Waduh! Ada Pasien Positif COVID-19 yang Kabur dan Membaur Bersama Massa Demo UU Ciptaker
Nasional
COVID-19 di Indonesia

Seorang pasien terkonfirmasi positif COVID-19 berinisial E (34) kabur saat dibawa ambulans menuju Wisma Atlet. E diketahui membaur bersama massa aksi yang menolak UU Cipta Kerja pada 8 Oktober lalu.

WowKeren - Seorang pasien terkonfirmasi positif COVID-19 yang merupakan pemilik panti pijat Wijaya di Kebon Jeruk, Jakarta Barat, kabur saat dibawa ambulans menuju Wisma Atlet. Pasien berinisial E (34) tersebut diketahui membaur bersama massa aksi yang menolak UU Cipta Kerja pada 8 Oktober lalu.

Hingga saat ini, Kepala Panti Sosial Bina Karya Wanita Harapan Mulia Kedoya, Susan J Zulkifli mengatakan jika E masih dalam pencarian petugas. "Sampai saat ini kami masih mencari keberadaan E. Dia meloncat dari ambulans dan berbaur dengan massa aksi yang menolak UU Cipta Kerja," ujar Susan di Jakarta, dilansir Antara, Selasa (20/10).

E sendiri sebelumnya dinyatakan positif terinfeksi COVID-19 berdasarkan hasil swab test saat panti pijatnya digerebek aparat lantaran tetap beroperasi selama Pembatasan Sosial Berskala Besar (PSBB).
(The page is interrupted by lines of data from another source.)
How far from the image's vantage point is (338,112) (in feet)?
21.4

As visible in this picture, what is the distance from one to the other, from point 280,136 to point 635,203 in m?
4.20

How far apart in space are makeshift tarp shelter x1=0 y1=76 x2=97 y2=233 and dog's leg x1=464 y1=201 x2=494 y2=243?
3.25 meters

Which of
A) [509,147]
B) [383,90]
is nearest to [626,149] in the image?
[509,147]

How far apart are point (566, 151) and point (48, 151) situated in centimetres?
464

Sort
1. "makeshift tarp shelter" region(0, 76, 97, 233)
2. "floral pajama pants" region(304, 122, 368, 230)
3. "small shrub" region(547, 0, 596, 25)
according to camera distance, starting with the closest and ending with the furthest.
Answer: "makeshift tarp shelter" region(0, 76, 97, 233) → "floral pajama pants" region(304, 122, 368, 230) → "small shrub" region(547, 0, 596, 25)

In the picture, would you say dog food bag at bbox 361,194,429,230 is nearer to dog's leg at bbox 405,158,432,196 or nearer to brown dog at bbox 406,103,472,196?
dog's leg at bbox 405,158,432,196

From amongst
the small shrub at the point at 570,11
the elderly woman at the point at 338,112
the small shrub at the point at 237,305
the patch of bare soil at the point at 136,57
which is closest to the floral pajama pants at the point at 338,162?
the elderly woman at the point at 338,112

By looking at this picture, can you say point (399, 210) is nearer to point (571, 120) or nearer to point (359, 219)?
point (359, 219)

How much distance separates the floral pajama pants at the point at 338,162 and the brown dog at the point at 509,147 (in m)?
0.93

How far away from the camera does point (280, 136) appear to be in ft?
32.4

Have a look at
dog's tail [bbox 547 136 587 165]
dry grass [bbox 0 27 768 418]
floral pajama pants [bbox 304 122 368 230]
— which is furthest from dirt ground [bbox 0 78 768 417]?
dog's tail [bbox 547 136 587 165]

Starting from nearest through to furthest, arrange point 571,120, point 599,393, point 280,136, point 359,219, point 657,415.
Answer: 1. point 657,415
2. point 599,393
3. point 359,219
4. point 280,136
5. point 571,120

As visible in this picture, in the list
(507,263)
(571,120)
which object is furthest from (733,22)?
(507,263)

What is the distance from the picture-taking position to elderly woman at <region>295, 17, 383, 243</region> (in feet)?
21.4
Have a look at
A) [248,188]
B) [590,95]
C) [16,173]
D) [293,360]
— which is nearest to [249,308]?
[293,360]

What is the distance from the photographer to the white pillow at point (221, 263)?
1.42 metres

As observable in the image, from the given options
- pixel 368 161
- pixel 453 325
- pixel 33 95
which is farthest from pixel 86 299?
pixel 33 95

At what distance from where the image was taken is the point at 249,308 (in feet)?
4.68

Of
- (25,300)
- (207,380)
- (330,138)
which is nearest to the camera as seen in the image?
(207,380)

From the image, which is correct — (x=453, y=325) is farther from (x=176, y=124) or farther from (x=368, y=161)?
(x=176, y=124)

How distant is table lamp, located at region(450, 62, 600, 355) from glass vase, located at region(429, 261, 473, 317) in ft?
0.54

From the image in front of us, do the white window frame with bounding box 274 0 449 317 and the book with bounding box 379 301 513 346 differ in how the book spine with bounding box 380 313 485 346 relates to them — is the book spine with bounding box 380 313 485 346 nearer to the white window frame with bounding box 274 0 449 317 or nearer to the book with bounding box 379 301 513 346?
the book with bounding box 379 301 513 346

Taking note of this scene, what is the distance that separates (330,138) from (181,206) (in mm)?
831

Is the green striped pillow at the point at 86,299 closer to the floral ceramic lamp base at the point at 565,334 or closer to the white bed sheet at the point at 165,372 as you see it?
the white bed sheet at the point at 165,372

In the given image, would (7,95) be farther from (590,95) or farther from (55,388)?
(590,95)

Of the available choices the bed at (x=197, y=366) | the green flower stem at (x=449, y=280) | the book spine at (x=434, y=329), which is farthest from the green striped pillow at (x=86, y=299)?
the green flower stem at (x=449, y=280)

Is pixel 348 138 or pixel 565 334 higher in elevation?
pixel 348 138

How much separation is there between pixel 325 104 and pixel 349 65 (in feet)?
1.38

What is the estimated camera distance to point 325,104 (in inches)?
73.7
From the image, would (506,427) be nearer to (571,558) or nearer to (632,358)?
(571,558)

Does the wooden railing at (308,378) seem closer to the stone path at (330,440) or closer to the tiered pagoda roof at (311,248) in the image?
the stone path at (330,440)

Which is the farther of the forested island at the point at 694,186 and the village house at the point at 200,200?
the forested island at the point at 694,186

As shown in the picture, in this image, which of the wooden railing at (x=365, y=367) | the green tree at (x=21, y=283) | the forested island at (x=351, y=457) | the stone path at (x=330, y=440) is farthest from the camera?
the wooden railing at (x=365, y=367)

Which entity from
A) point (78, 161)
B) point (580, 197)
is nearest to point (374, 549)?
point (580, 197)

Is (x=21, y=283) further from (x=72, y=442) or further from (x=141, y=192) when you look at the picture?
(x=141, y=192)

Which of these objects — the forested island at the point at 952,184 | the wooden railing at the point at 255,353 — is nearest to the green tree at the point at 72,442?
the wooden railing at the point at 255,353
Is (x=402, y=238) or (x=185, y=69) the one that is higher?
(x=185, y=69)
Setidaknya ada 11 perempuan diamankan aparat dan diboyong ke Panti Sosial Bina Karya Wanita. Selain E, mereka yang dibawa adalah terapis pijat di lokasi tersebut.

Delapan orang kemudian dinyatakan positif COVID-19, dan satu diantara kasus positif diketahui komorbid HIV/AIDS. E dan tujuh karyawannya yang terpapar COVID-19 kemudian dibawa ke Wisma Atlet Kemayoran untuk menjalani isolasi.


Namun di tengah perjalanan, ambulans yang membawa mereka terjebak macet akibat massa pedemo di kawasan Sawah Besar. E yang duduk di pinggir baris kedua nekat membuka pintu dan langsung melarikan diri mendekati massa aksi, agar tidak terkejar oleh petugas ambulans.

Sementara itu, beberapa perempuan lainnya telah menjalani isolasi di Wisma Atlet Kemayoran dan dinyatakan sembuh sepekan kemudian. Sedangkan perempuan berinisial S (20) dengan komorbid HIV/AIDS dipisahkan ke Rumah Sakit Khusus Daerah Duren Sawit.

Proses pemulangan mereka menuju Panti Sosial Bina Karya Wanita Harapan Mulia menggunakan mobil milik Dinas Sosial dan dikawal anggota TNI-Polri agar tak terulang kejadian serupa. "Yang di RSKD Duren Sawit juga sudah sembuh dari COVID-19, tapi harus mendapat perawatan HIV yang diidapnya," kata Susan. "Wanita penderita HIV/AIDS tersebut harus menjalani pembinaan di panti sosial tersebut minimal satu tahun."

Berdasarkan data Satgas COVID-19 dan Kemendikbu, tercatat 123 mahasiswa yang terkonfirmasi positif COVID-19 usai melakukan unjuk rasa Omnibus Law. "Setelah demo itu, tim Satgas COVID-19, Prof Wiku melaporkan, ada 123 mahasiswa yang positif kena COVID-19," ungkap Direktur Jenderal Pendidikan Tinggi Kemendikbud, Nizam dalam diskusi pada Minggu (18/10). "Di Jakarta ada 34, di Medan ada 21, di Surabaya ada 24, di Bandung ada 13. Jadi banyak, ada dimana-mana. Itu yang terdeteksi."